* [Text under study]
[Gluster-Maintainers] [Gluster-devel] Release 5: Master branch health report (Week of 30th July)

Fri Aug 3 11:41:22 UTC 2018

On Fri, Aug 3, 2018 at 4:01 PM, Kotresh Hiremath Ravishankar <
khiremat at redhat.com> wrote:

> Hi Du/Poornima,
>
> I was analysing bitrot and geo-rep failures and I suspect there is a bug
> in some perf xlator
> that was one of the cause. I was seeing following behaviour in few runs.
>
> 1. Geo-rep synced data to slave. It creats empty file and then rsync syncs
> data.
>     But test does "stat --format "%F" <file>" to confirm. If it's empty,
> it returns
>     "regular empty file" else "regular file". I believe it did get the
> "regular empty file"
>     instead of "regular file" until timeout.
>

https://review.gluster.org/20549 might be relevant.

> 2. Other behaviour is with bitrot, with brick-mux. If a file is deleted on
> the back end on one brick
>     and the look up is done. What all performance xlators needs to be
> disabled to get the lookup/revalidate
>     on the brick where the file was deleted. Earlier, only md-cache was
> disable and it used to work.
>     No it's failing intermittently.
>

You need to disable readdirplus in the entire stack. Refer to
https://lists.gluster.org/pipermail/gluster-users/2017-March/030148.html

> Are there any pending patches around these areas that needs to be merged ?
> If there are, then it could be affecting other tests as well.
>
> Thanks,
> Kotresh HR
>
> On Fri, Aug 3, 2018 at 3:07 PM, Karthik Subrahmanya <ksubrahm at redhat.com>
> wrote:
>
>>
>>
>> On Fri, Aug 3, 2018 at 2:12 PM Karthik Subrahmanya <ksubrahm at redhat.com>
>> wrote:
>>
>>>
>>>
>>> On Thu, Aug 2, 2018 at 11:00 PM Karthik Subrahmanya <ksubrahm at redhat.com>
>>> wrote:
>>>
>>>>
>>>>
>>>> On Tue 31 Jul, 2018, 10:17 PM Atin Mukherjee, <amukherj at redhat.com>
>>>> wrote:
>>>>
>>>>> I just went through the nightly regression report of brick mux runs
>>>>> and here's what I can summarize.

* [Instructions for the task] From the Gluster thread above, pull out the passage starting at "You need to" and ending at "tests as well.", word for word.

* [Data supplied]
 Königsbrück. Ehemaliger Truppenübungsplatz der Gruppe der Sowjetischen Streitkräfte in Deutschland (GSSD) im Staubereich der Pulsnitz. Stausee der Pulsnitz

---

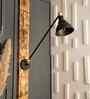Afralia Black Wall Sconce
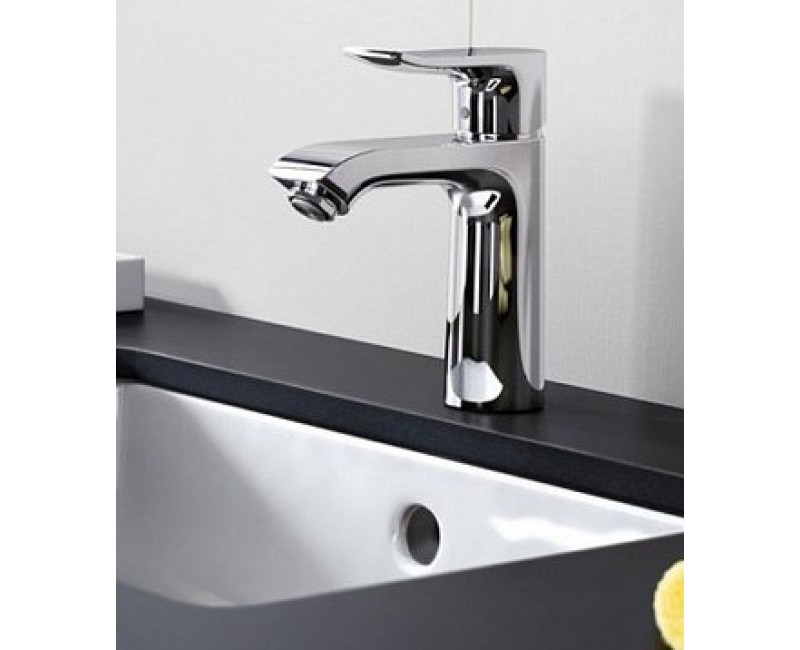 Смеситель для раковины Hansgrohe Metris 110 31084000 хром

==

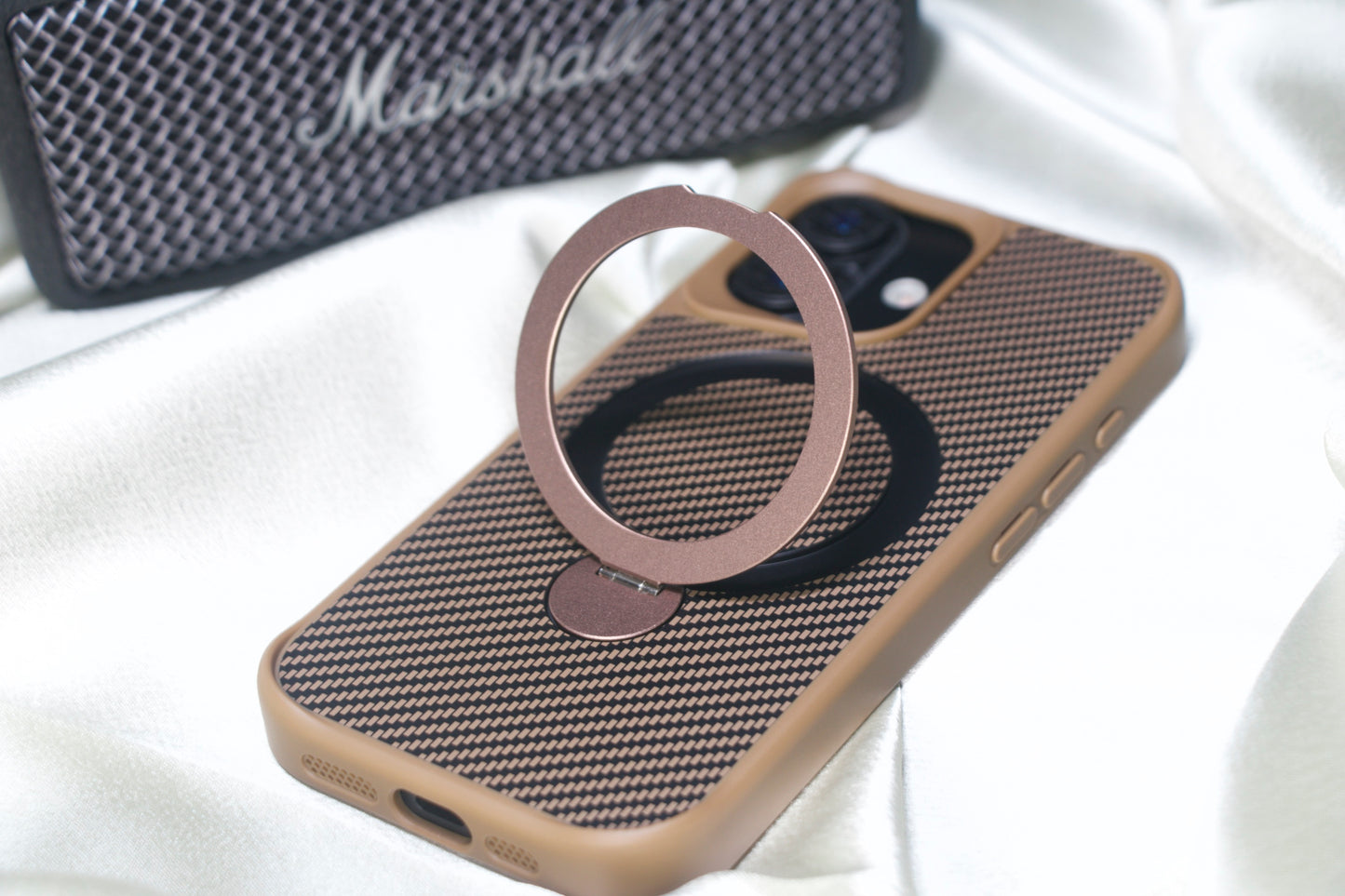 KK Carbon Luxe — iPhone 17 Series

* [Solution to the exercise]
You need to disable readdirplus in the entire stack. Refer to
https://lists.gluster.org/pipermail/gluster-users/2017-March/030148.html

> Are there any pending patches around these areas that needs to be merged ?
> If there are, then it could be affecting other tests as well.